To quote the late great Errol Brown of Hot Chocolate: “I believe in miracles”.
We need to get back on track NOW
Traveling by train becomes more of a challenge than a joy. Staff shortages, working to rule and industrial action (one moment, the next) prevent many commuters from getting the service they paid for.
For the past two weeks I’ve sat on a train that ended halfway to its intended destination due to staffing issues, causing widespread dissatisfaction among travelers hoping to get to Manchester rather than elsewhere. to be dropped in Birmingham.
Traveling by train becomes more of a challenge than a joy
I also had to give up on a weekend planned to attend a music concert in South West London as part of the journey involved a replacement bus service. The result? I would not have returned other than by Uber.

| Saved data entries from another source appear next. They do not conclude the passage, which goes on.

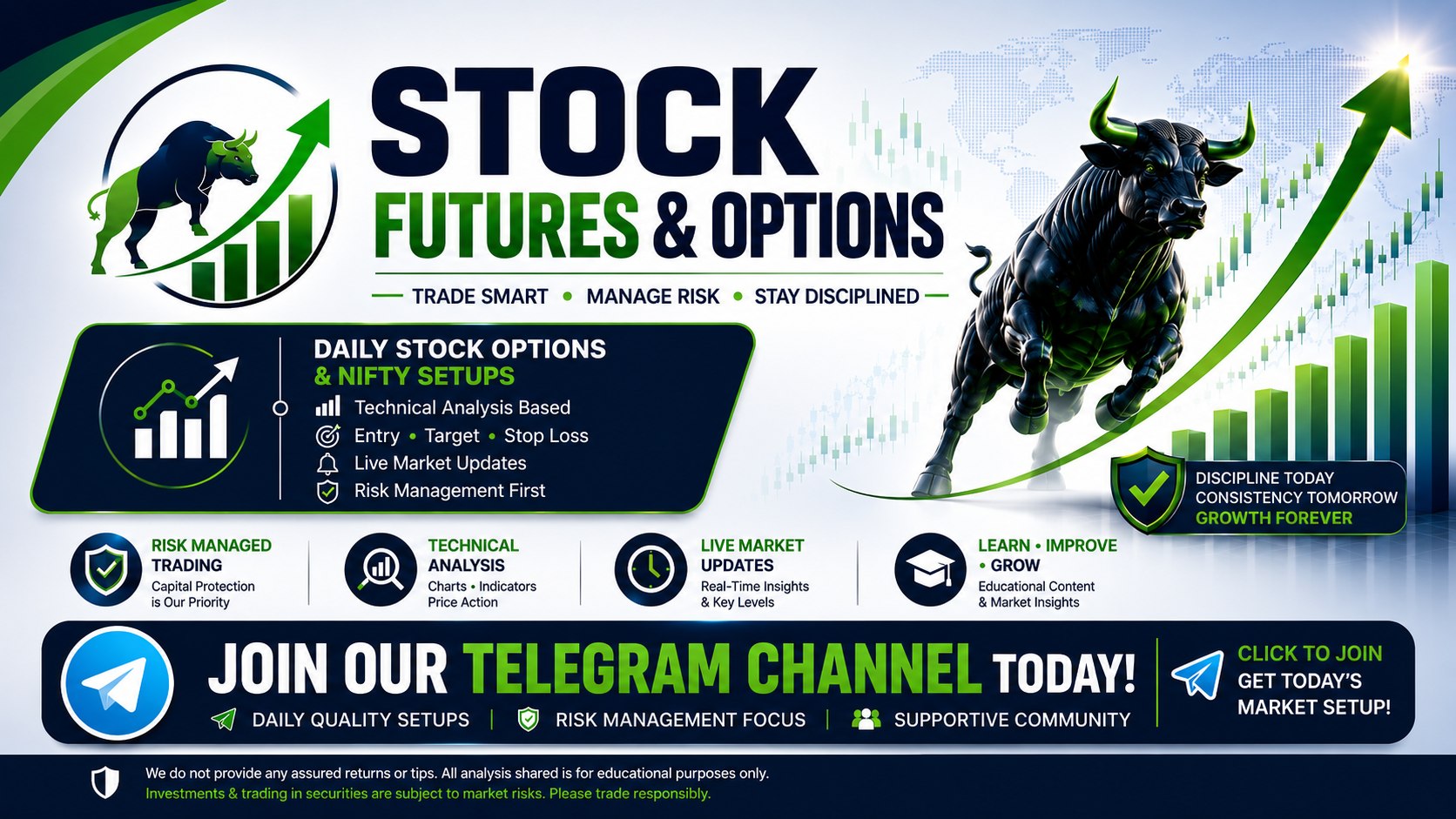 STOCK
FUTURES & OPTIONS

TRADE SMART • MANAGE RISK • STAY DISCIPLINED

DAILY STOCK OPTIONS & NIFTY SETUPS
Technical Analysis Based
Entry • Target • Stop Loss
Live Market Updates
Risk Management First

DISCIPLINE TODAY
CONSISTENCY TOMORROW
GROWTH FOREVER

RISK MANAGED TRADING
Capital Protection is Our Priority

TECHNICAL ANALYSIS
Charts • Indicators
Price Action

LIVE MARKET UPDATES
Real-Time Insights & Key Levels

LEARN • IMPROVE • GROW
Educational Content & Market Insights

JOIN OUR TELEGRAM CHANNEL TODAY!
DAILY QUALITY SETUPS | RISK MANAGEMENT FOCUS | SUPPORTIVE COMMUNITY

CLICK TO JOIN
GET TODAY'S MARKET SETUP!

We do not provide any assured returns or tips. All analysis shared is for educational purposes only.
Investments & trading in securities are subject to market risks. Please trade responsibly.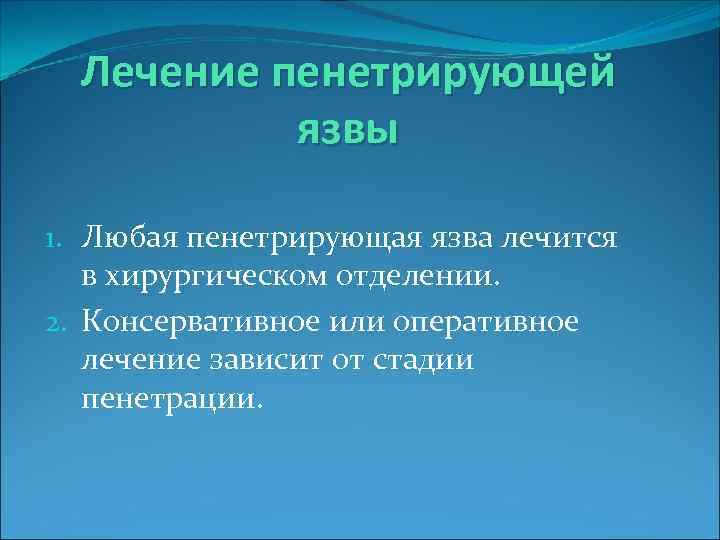 Лечение пенетрирующей язвы

1. Любая пенетрирующая язва лечится в хирургическом отделении.
2. Консервативное или оперативное лечение зависит от стадии пенетрации.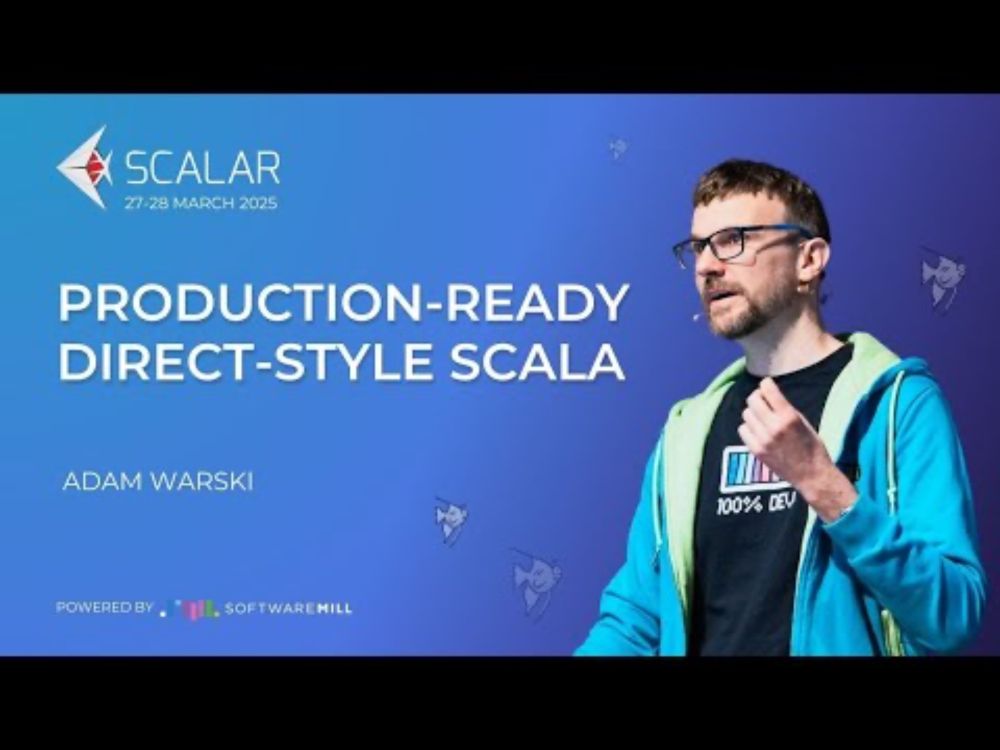 SCALAR
27-28 MARCH 2025

PRODUCTION-READY DIRECT-STYLE SCALA

ADAM WARSKI

POWERED BY SOFTWAREMILL

100% DEV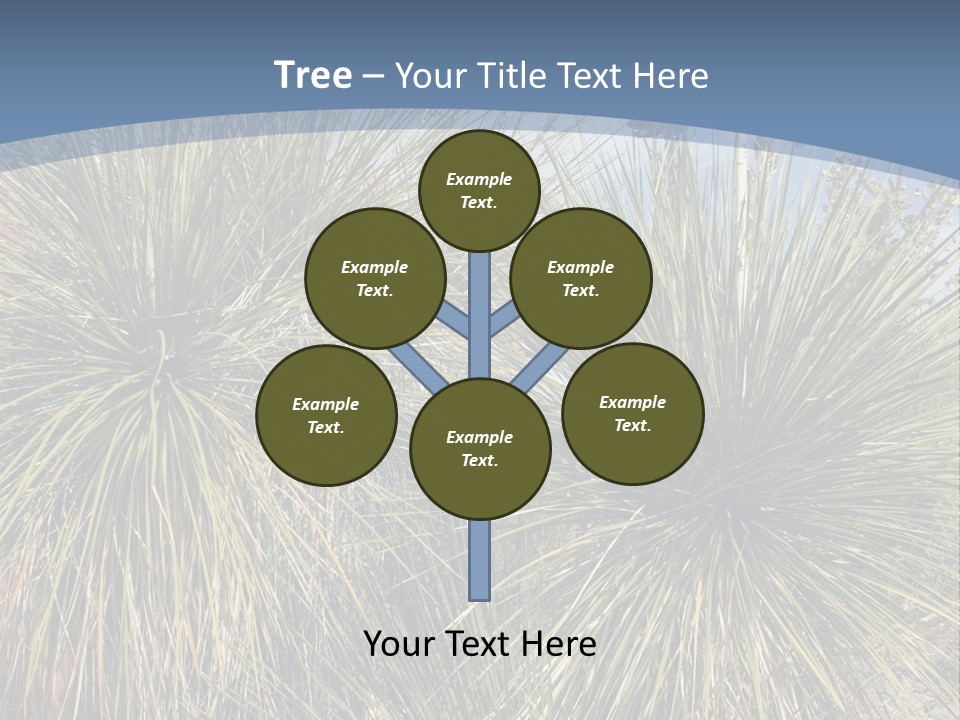 Tree – Your Title Text Here

Example Text.

Example Text.

Example Text.

Example Text.

Example Text.

Example Text.

Your Text Here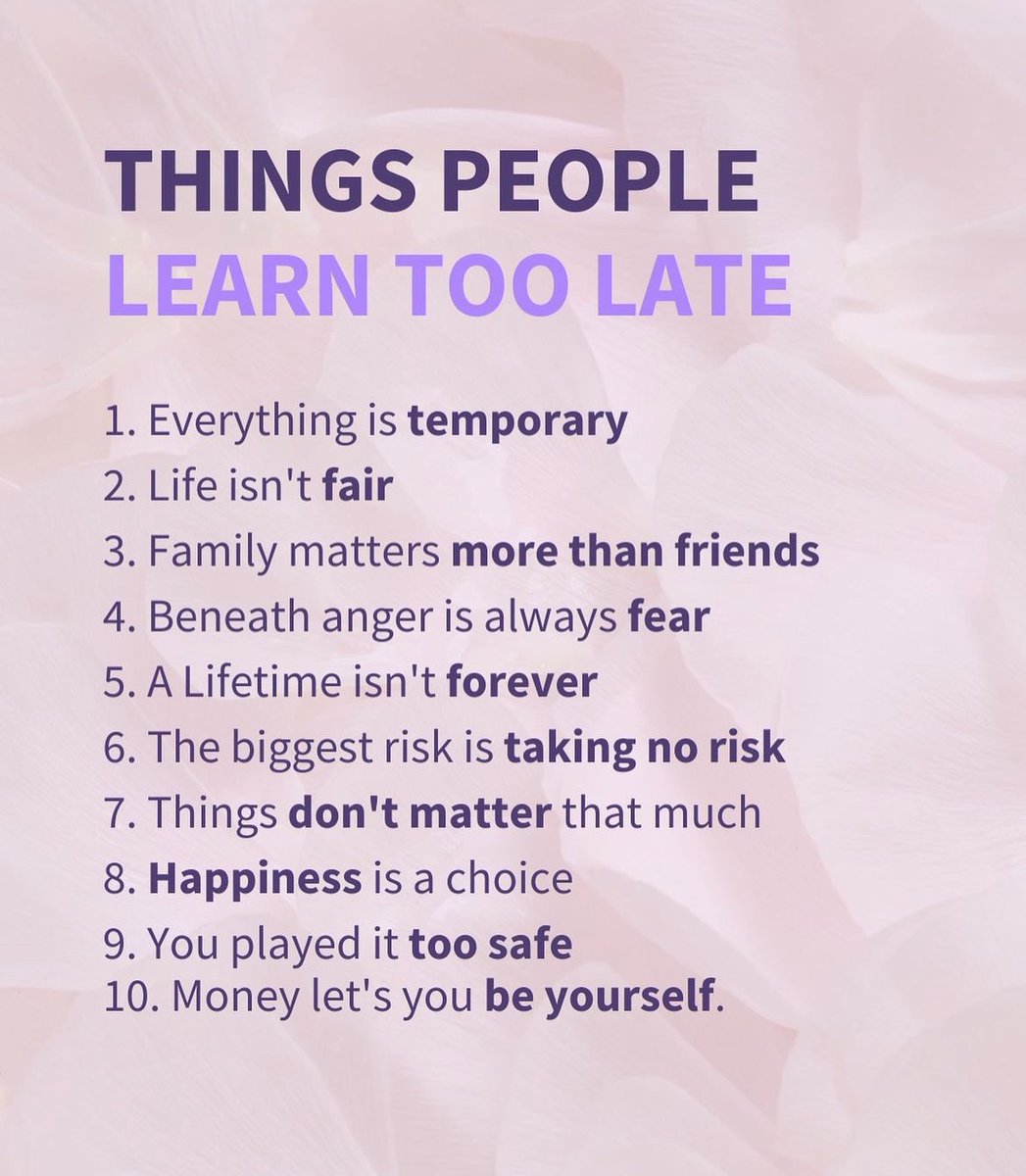 THINGS PEOPLE
LEARN TOO LATE

1. Everything is temporary
2. Life isn't fair
3. Family matters more than friends
4. Beneath anger is always fear
5. A Lifetime isn't forever
6. The biggest risk is taking no risk
7. Things don't matter that much
8. Happiness is a choice
9. You played it too safe
10. Money let's you be yourself.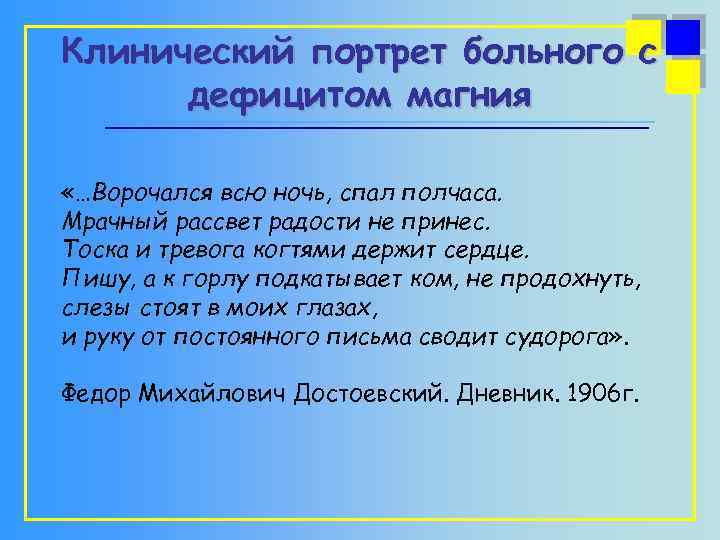 Клинический портрет больного с дефицитом магния

«…Ворочался всю ночь, спал полчаса.
Мрачный рассвет радости не принес.
Тоска и тревога когтями держит сердце.
Пишу, а к горлу подкатывает ком, не продохнуть,
слезы стоят в моих глазах,
и руку от постоянного письма сводит судорога».

Федор Михайлович Достоевский. Дневник. 1906г.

On numerous occasions over the past few days, I have turned up at my station to find that the train I intended to take has been canceled or delayed. Frustrating, yes, although so far I haven’t been given the excuse I was given to a dear friend on a business trip from Chichester to London last week: that the His train’s delay was due to the fact that a trampoline was running the line.
We have enough problems to deal with on top of a dysfunctional rail service. Friday’s news that the rail union RMT has suspended strikes planned for this week is a step towards getting our trains running again.
Hats off to Coventry
Hats off to the Coventry Building Society for supporting those in need in its beautiful city. Last week it announced it would provide £1million to help residents struggling to cope with the daunting cost of living crisis. The money, he says, will help ensure local school children won’t go hungry and prevent the city’s elderly from getting cold due to unaffordable energy bills.
Recognizing its national reach, the mutual is also providing £1,000 to each of its 65 branches so they can donate the money to local food banks – stretching from Sheffield in the north to Somerset in the west.
Well done Coventry. More financial services firms should learn from this building society’s book. There is a time for booming profits, but it is not now. It is compassion that is required.